Tagging Content for Interaction
1. Tag interactive moments
In the Admin CMS, open the content item and navigate to Interactive Moments:
| Field | Description | Example |
|---|---|---|
timestamp | Seconds from start | 720.5 |
character_name | Must match a ContentCharacter name | Doc Brown |
interaction_prompt | Text shown to user before they accept | Doc Brown wants to tell you something! |
dialogue_options | Quick-reply suggestions (optional) | ["How does the flux capacitor work?", "Can I come with you?"] |
scene_context | Sent to Claude for in-scene context | Doc Brown reveals the flux capacitor to Marty in the parking lot |
lipsync_video_url | Pre-rendered GCS URL (optional — falls back to real-time) | gs://bayit-plus/interactions/... |
After saving, run Analyze Placements to compute safe avatar zones for all moments.

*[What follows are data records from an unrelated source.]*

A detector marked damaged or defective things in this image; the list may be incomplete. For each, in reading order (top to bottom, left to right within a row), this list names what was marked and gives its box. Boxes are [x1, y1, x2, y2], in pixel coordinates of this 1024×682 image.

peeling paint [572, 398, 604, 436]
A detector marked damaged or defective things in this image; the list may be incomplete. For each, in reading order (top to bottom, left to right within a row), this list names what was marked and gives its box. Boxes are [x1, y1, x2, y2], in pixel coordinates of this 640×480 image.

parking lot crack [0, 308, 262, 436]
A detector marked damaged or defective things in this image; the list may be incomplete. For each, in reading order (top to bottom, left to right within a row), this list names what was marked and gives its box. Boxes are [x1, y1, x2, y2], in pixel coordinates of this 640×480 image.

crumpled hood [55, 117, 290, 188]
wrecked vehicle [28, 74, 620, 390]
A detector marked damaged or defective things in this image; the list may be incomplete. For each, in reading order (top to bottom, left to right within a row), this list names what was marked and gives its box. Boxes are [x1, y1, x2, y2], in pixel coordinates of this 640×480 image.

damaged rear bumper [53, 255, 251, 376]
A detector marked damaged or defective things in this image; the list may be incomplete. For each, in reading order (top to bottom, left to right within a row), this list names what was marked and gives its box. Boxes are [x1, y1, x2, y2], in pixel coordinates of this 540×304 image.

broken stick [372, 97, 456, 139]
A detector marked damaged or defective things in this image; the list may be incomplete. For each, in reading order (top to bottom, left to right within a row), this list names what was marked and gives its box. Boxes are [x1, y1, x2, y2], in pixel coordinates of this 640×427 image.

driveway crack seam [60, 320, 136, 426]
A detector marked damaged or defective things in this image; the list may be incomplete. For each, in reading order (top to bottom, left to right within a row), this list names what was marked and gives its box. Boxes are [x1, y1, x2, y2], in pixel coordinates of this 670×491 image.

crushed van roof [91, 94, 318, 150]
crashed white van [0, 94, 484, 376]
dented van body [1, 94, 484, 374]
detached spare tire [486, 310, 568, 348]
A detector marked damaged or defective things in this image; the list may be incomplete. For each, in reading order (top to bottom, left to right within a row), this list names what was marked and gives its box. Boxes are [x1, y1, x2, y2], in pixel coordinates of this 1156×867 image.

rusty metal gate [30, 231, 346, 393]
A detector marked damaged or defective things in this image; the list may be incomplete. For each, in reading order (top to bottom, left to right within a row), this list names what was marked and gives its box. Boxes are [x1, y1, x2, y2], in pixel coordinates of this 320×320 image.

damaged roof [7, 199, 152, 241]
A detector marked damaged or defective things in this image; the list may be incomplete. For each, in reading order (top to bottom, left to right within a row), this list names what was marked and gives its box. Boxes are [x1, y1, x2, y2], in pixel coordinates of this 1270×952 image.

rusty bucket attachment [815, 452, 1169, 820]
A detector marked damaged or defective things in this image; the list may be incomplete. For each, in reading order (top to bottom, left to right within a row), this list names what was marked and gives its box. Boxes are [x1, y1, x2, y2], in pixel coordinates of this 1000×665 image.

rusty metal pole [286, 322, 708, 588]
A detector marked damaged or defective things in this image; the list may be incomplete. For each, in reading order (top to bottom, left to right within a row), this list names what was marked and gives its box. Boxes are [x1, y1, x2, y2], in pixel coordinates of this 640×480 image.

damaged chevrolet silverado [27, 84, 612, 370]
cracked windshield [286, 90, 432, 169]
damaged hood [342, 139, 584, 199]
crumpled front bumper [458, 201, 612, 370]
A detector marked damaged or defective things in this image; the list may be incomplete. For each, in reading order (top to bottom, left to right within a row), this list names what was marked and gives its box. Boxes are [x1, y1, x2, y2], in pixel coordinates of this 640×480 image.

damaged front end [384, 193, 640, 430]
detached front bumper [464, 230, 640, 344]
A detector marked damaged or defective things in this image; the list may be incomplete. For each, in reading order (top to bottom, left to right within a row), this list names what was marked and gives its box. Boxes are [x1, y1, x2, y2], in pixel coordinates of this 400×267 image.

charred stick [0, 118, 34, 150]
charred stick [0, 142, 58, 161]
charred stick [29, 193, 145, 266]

2. Register content characters
In Content Characters, add each character available for free-form dialogue:
| Field | Description |
|---|---|
character_name | Display name (e.g. Doc Brown) |
voice_id | ElevenLabs voice ID |
frame_url | GCS URL of a high-quality character still (Creatify uses this for lip-sync) |
personality | 2–3 word descriptor (e.g. eccentric, passionate, scientific) |
description | Full personality prompt for Claude |
movie_context | Character's role, key scenes, relationships with other characters |
3. Multi-character scenes
On any InteractiveMoment, set:
{
"characters": [
{ "name": "Marty McFly", "voice_id": "...", "frame_url": "..." },
{ "name": "Doc Brown", "voice_id": "...", "frame_url": "..." }
],
"allow_cross_character_reactions": true,
"max_active_characters": 2
}Credit Costs
| Action | Credits | Config key |
|---|---|---|
| Text message to character | 1 | CREDIT_RATE_VOD_INTERACTION_MESSAGE |
| Voice message to character | 1 | CREDIT_RATE_VOD_INTERACTION_MESSAGE |
| Multi-character response (reactions free) | 1 | CREDIT_RATE_VOD_INTERACTION_MESSAGE |
| Shared session message (charged to speaker) | 1 | CREDIT_RATE_VOD_INTERACTION_MESSAGE |
| Solo highlight reel | 25 | CREDIT_RATE_VOD_INTERACTION_REEL |
| Shared highlight reel (split equally) | 15 total | CREDIT_RATE_VOD_INTERACTION_SHARED_REEL |
A typical 90-minute session with 5 voice exchanges: 5 credits + reel generation.
Technical Constraints
| Constraint | Value | Reason |
|---|---|---|
| Max voice audio chunk | 500 KB | Backend config VOD_INTERACTION_MAX_AUDIO_CHUNK_BYTES |
| Voice session silence timeout | 30 s | Config VOD_INTERACTION_VOICE_TIMEOUT_SECONDS |
| Max voice exchanges per session | 10 | Rate limiting |
| Turn timeout in Watch Party | 45 s | Config VOD_INTERACTION_TURN_TIMEOUT_SECONDS |
| Max shared session participants | 4 | Config VOD_INTERACTION_MAX_SHARED_PARTICIPANTS |
| Max characters per moment | 3 | Config VOD_INTERACTION_MAX_CHARACTERS_PER_MOMENT |
| Character reaction probability | 40% | Config VOD_INTERACTION_REACTION_PROBABILITY |
| Target end-to-end voice latency | < 5 s | Whisper + Claude + ElevenLabs + Creatify pipeline |
Consent Requirements
Voice interaction requires the VOICE_INTERACTION biometric consent type to be active for the profile. Text input is always available without additional consent.
See Biometric Consent for the full consent flow.